Tanaman induk dapat dipanen ketika 90% gabahnya telah menguning dengan batang yang masih hijau, panen dilakukan dengan menyisakan tunggul sekitar 25 cm dari permukaan tanah. Tunas baru padi akan keluar dalam kurun waktu 7--10 hari, apabila tunas yang keluar kurang dari 70% populasi, budidaya salibu tidak memenuhi syarat.
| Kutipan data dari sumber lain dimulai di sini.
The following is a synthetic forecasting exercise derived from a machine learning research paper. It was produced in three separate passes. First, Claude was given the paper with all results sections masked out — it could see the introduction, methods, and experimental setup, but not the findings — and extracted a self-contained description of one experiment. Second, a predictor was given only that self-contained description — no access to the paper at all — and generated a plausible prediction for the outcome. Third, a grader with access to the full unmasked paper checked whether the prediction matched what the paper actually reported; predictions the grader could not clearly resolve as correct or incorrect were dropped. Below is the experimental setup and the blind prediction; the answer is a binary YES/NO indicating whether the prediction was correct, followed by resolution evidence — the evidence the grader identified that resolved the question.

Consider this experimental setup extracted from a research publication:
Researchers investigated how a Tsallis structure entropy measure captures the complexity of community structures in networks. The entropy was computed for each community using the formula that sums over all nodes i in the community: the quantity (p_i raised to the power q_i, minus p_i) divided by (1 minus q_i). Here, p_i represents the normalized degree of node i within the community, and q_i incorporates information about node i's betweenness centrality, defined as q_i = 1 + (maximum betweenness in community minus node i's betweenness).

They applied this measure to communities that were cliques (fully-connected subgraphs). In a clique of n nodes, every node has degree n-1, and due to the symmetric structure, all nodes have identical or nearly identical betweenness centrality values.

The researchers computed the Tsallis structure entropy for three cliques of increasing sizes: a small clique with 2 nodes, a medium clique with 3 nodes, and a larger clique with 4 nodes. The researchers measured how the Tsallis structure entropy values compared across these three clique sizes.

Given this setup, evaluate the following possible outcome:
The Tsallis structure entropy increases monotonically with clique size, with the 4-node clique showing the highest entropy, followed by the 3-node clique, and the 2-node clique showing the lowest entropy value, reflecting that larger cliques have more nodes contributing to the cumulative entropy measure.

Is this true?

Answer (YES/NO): YES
Tunggul dengan tunas yang baik kembali dipotong ulang secara seragam hingga tersisa 3–5 cm dari permukaan tanah. Pemotongan tunggul dilakukan dengan alat pemotong bermata pisau petak. Pengairan pada tunas salibu dilakukan setinggi 2–5 cm dari permukaan tanah agar tunas tidak tenggelam. Pada umur sekitar 14 hari setelah pemotongan, penyulaman dapat dilakukan apabila terdapat rumpun yang tidak tumbuh. Tunas dipecah menjadi 2–3 anakan untuk kemudian disulam pada lokasi tanaman yang tidak tumbuh.
Pemupukan pada tanaman salibu dilakukan dengan dosis yang sama dengan tanaman induk sesuai dengan rekomendasi spesifik lokasi (perangkat uji tanah sawah dan pemupukan hara spesifik lokasi). Kombinasi pupuk yang dipakai umumnya adalah NPK dan urea. Pemupukan pertama diberikan pada awal pertumbuhan tunas, sebanyak 40% dari dosis tanaman salibu berumur 15–20 HSP (Hari Setelah Pemotongan). Pemupukan lanjutan dilakukan untuk mendukung pembentukan anakan dan pengisian gabah, diberikan sebanyak 60% dari dosis tanaman salibu berumur 30–35 HSP.
Pengendalian hama dan penyakit pada padi salibu dilakukan berdasarkan pada agroekosistem lingkungan yang berkelanjutan dan sama seperti tanaman padi pada umumnya dengan memperhatikan: (1) agronomi (olah tanah, irigasi, jarak tanam, pemupukan), (2) varietas tahan, (3) fisik dan mekanik (lampu, boneka sawah, perangkap, gelombang suara), (4) hayati (musuh alami dan bahan ramah lingkungan), (5) kimiawi (penggunaan bahan kimia). Adapun pengendalian gulma dilakukan dengan penyiangan menggunakan gasrok (cangkul kecil) sekaligus untuk menggemburkan tanah dan perbaikan sistem akar tanaman salibu.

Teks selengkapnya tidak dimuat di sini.